When you think about it, in order to offer insurance a company still has to make a profit, else they’d have no reason to be in business. Even if they break even, the premiums they charge still have to pay for all claims plus their business expenses.

So, if you figure that one customer might make one claim during a three year contract, say it’s a $2500 hearing aid. That means the company would have to charge more than $2500 premium if they had only one customer. Insurance is just a pooling of risk - they’re assuming that all their customers won’t have a claim making their premiums all income for the company. The customer who has a loss receives a direct benefit, the customer without a loss has paid something for the cushion (insurance) in the event of a risk.

When insuring a car or house, the loss or damage is very easily documented - the car’s wrecked or gone, the house burned down or whatever - it isn’t so easy with a small consumer product like a hearing aid. (Although serial numbers are a clear control mechanism.) Dealing with fraud with items such as this is a problem - I’m not implying that any readers here would cheat, but the risk to the company is that someone might.

Given all that’s been speculated on this forum concerning the “true” cost of hearing aid, one can hypothesize that the “deductible” in loss and damage plans is at or near the actual manufacturer cost - or at least, a healthy bite into it.

Just some thoughts on the nature of insurance and why costs are what they are. Any comments?

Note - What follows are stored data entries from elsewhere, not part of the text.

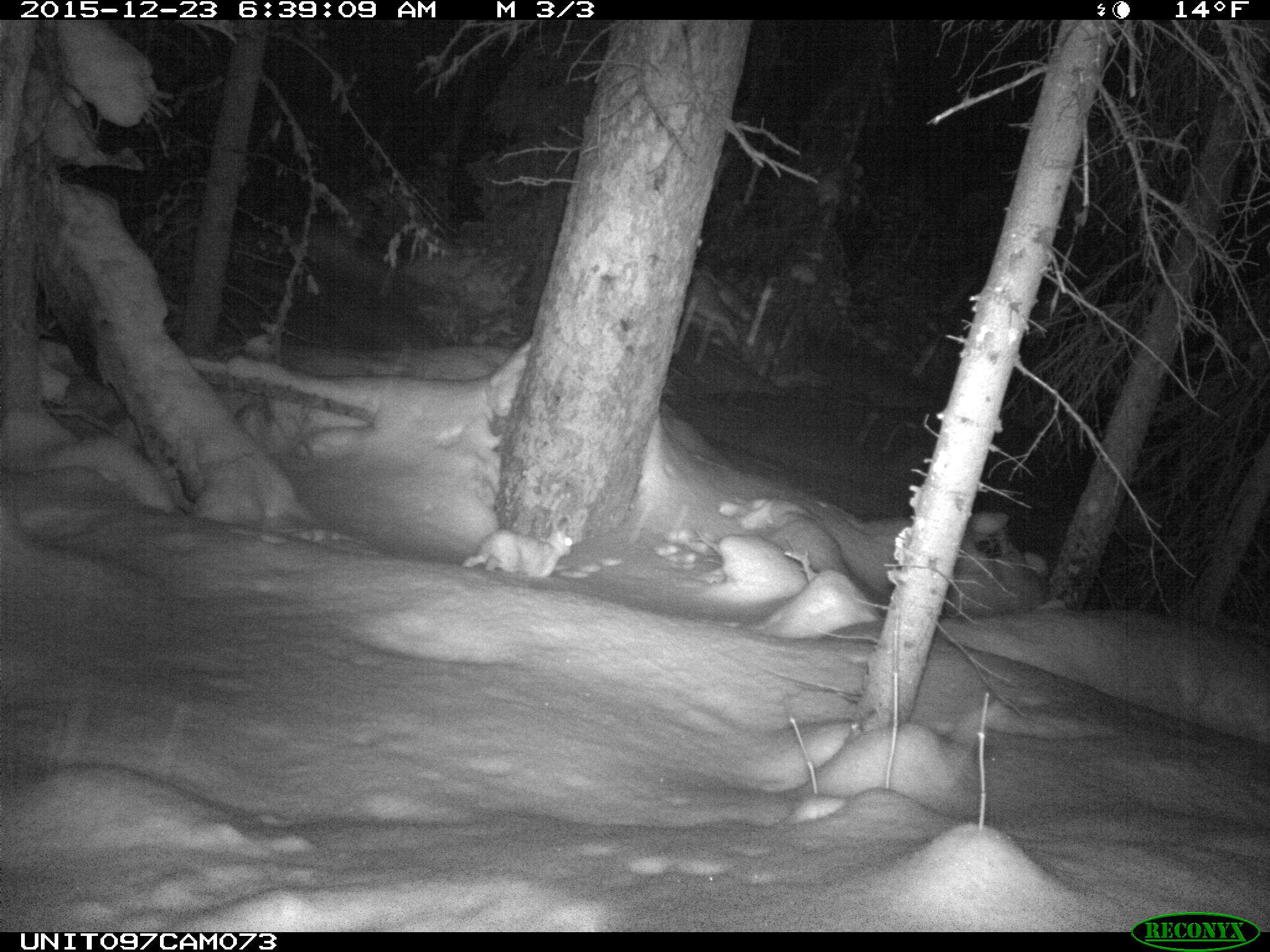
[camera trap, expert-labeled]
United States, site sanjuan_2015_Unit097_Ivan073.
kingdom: Animalia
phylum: Chordata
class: Mammalia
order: Lagomorpha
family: Leporidae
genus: Lepus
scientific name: Lepus americanus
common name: snowshoe hare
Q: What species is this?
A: Lepus americanus (snowshoe hare).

Regarding this topic, yes, you can extend the warranty on almost every hearing aid made. If you do loose one, the manufacturers’ loss/damage coverage is what is being utilized to replace the aids. On the replaced aid, you may be able to replace the loss/damage coverage to overcome the single incident replacement clause.

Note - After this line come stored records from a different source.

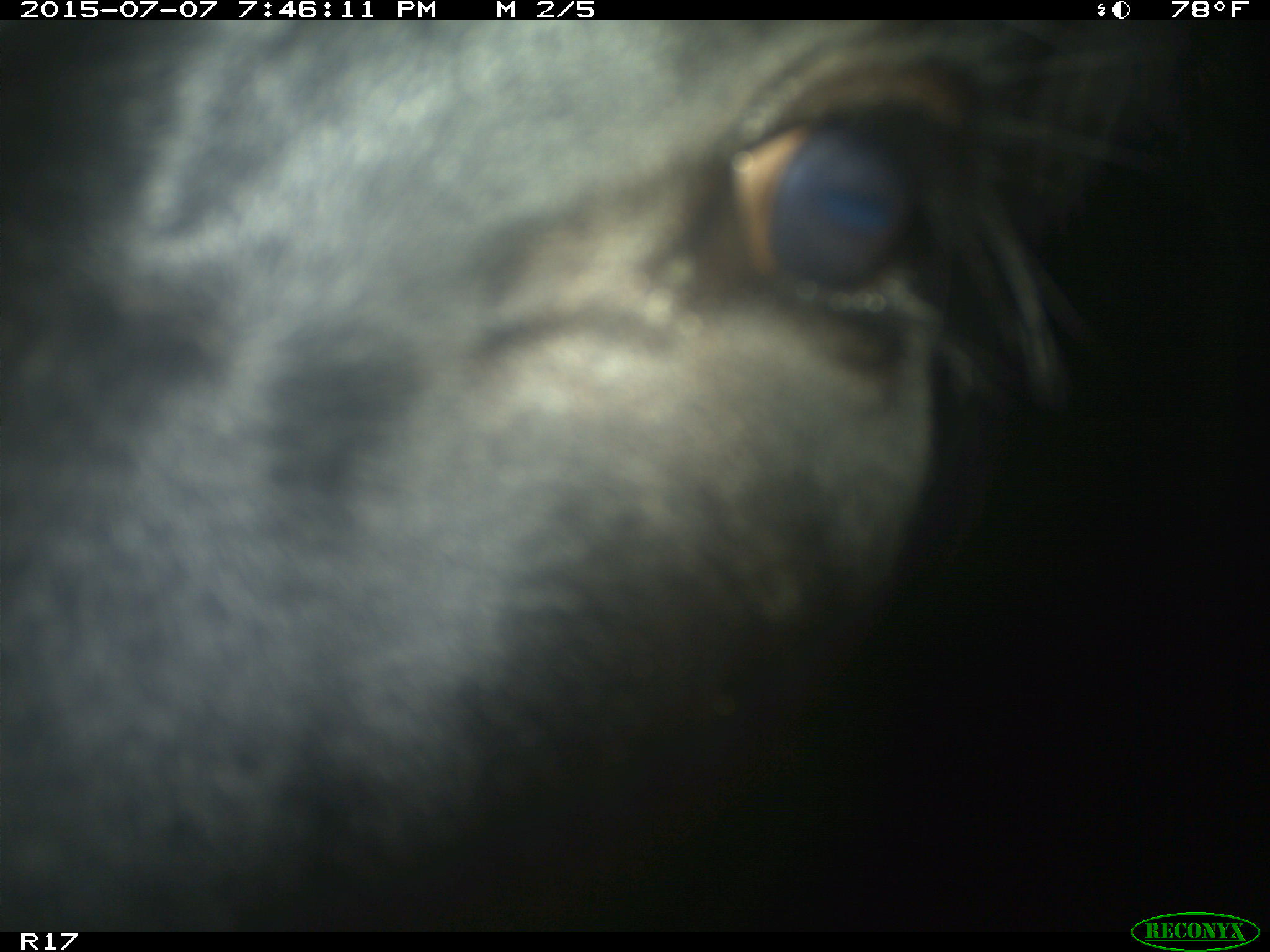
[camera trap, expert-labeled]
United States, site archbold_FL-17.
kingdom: Animalia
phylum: Chordata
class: Mammalia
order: Artiodactyla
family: Bovidae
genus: Bos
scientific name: Bos taurus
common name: domestic cow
Bos taurus (domestic cow).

There are also insurers, as noted, who specialize in insuring hearing aids.

You note that “one can hypothesize that the “deductible” in loss and damage plans is at or near the actual manufacturer cost - or at least, a healthy bite into it.”

Based on what I have to pay for aids, I would say you are correct on this point. I would make an educated guess and speculate that the $400 deductable completely pays for replacing a lost or damaged aid, since the manufacturers calculate the cost of replacement just like an insurance co. does - based on risk and statistical data. END OF MY BLURB

Nobody provides insurance unless they are going to make money on the deal. Odds are your aids won’t need complete replacement over the time the aids are insured so the insurer makes a profit. But let me explain how my oticon’s worked. They were covered for damage loss etc. for he 6 yrs. I owned them, three under the warantee and 3 under a paid insurance plan through Oticon. Every year I sent both aids in a received free replacements, no questions asked. At the end of 6 yrs. I had basically a new set of aids. So I went through 13 hearing aids in 6 yrs, not because the aids broke but because my audiologist said I should and that Oticon didn’t care. (although it did make me wonder how much it really cost Oticon to make these damn things)

The thing I noticed with hearingplanet is they are very expensive!!! The hearing aids im going to be trying Unitron Passport BTE are $3300 though my audi, hearingplanet wants $5200 and then on top of that a deductible if lost??? Duh, you have already paid for them twice so you didn’t get any deal.

Shop around and find an Audi that isn’t going to rip you off

State Farm covers my HA’s with a personal articles policy.